Work to complete
Your output should be the entries below, exact in every detail.

Records
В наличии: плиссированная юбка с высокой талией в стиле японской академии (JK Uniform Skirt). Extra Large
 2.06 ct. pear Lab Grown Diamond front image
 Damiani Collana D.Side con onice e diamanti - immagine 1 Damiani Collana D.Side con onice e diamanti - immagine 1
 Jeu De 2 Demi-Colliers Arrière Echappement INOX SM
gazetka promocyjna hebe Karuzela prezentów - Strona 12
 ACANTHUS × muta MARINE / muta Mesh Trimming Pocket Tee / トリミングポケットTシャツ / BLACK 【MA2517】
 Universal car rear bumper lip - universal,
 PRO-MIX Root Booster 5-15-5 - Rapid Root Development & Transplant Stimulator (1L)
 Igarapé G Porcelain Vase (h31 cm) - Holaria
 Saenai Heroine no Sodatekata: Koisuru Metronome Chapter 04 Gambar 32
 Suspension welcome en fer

Result
В наличии: плиссированная юбка с высокой талией в стиле японской академии (JK Uniform Skirt). Extra Large
 2.06 ct. pear Lab Grown Diamond front image
 Damiani Collana D.Side con onice e diamanti - immagine 1 Damiani Collana D.Side con onice e diamanti - immagine 1
 Jeu De 2 Demi-Colliers Arrière Echappement INOX SM
gazetka promocyjna hebe Karuzela prezentów - Strona 12
 ACANTHUS × muta MARINE / muta Mesh Trimming Pocket Tee / トリミングポケットTシャツ / BLACK 【MA2517】
 Universal car rear bumper lip - universal,
 PRO-MIX Root Booster 5-15-5 - Rapid Root Development & Transplant Stimulator (1L)
 Igarapé G Porcelain Vase (h31 cm) - Holaria
 Saenai Heroine no Sodatekata: Koisuru Metronome Chapter 04 Gambar 32
 Suspension welcome en fer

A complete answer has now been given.